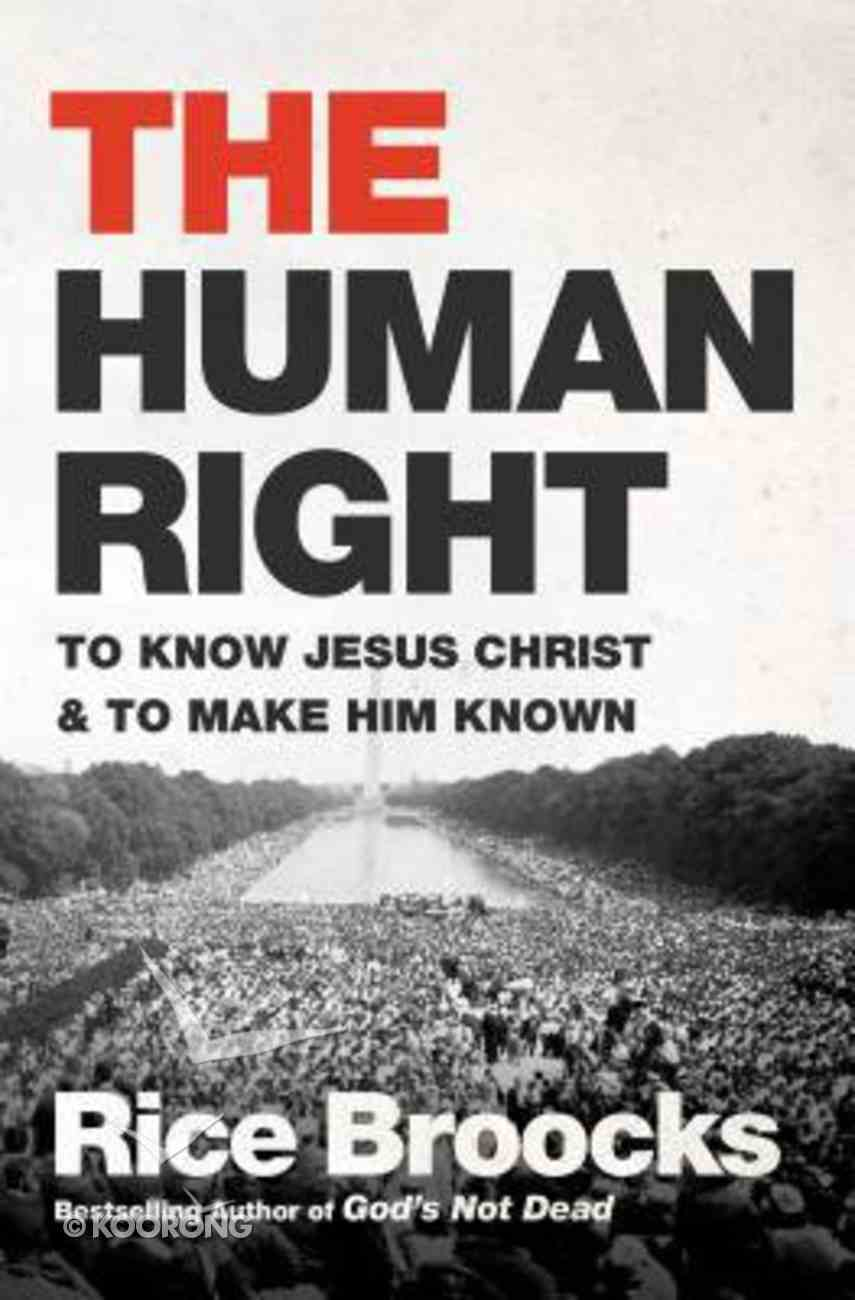 The Human Right: To Know Jesus and to Make Him Known Hardback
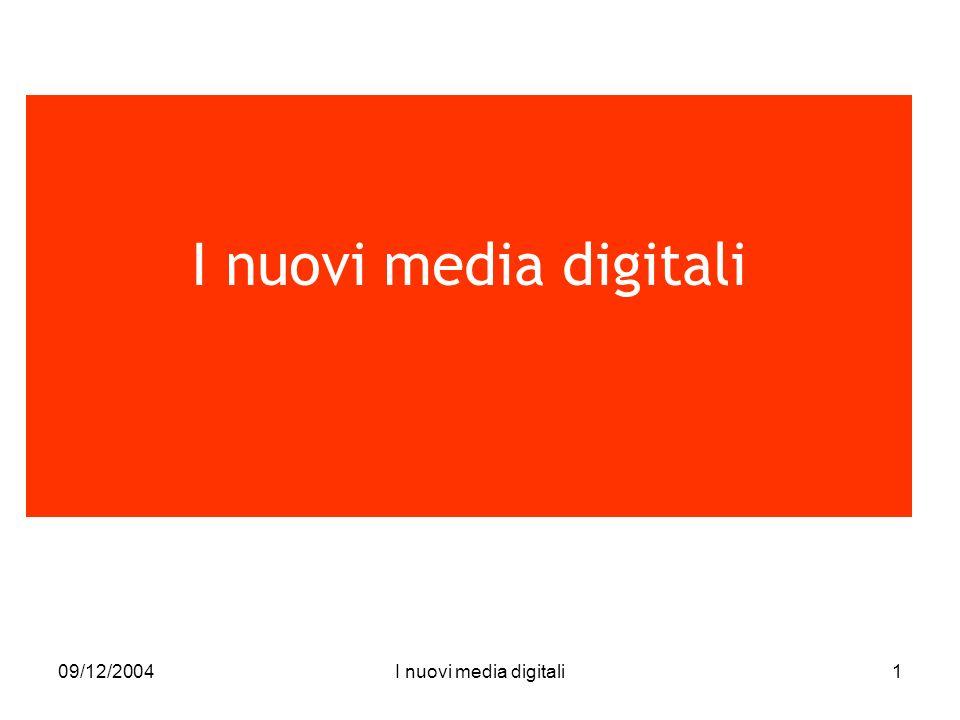 09/12/2004I nuovi media digitali1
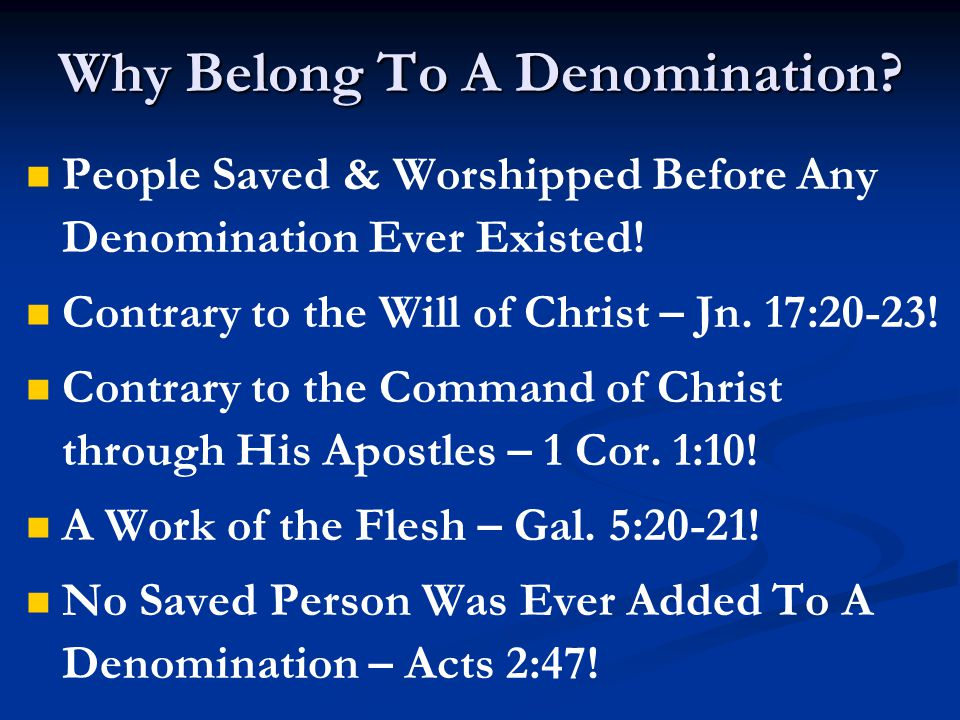 Why Belong To A Denomination? People Saved & Worshipped Before Any Denomination Ever Existed! Contrary to the Will of Christ – Jn. 17:20-23! Contrary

Your task: Restate every line above word for word. Do not carry over the images.

Finished exercise:
 The Human Right: To Know Jesus and to Make Him Known Hardback
 09/12/2004I nuovi media digitali1
 Why Belong To A Denomination? People Saved & Worshipped Before Any Denomination Ever Existed! Contrary to the Will of Christ – Jn. 17:20-23! Contrary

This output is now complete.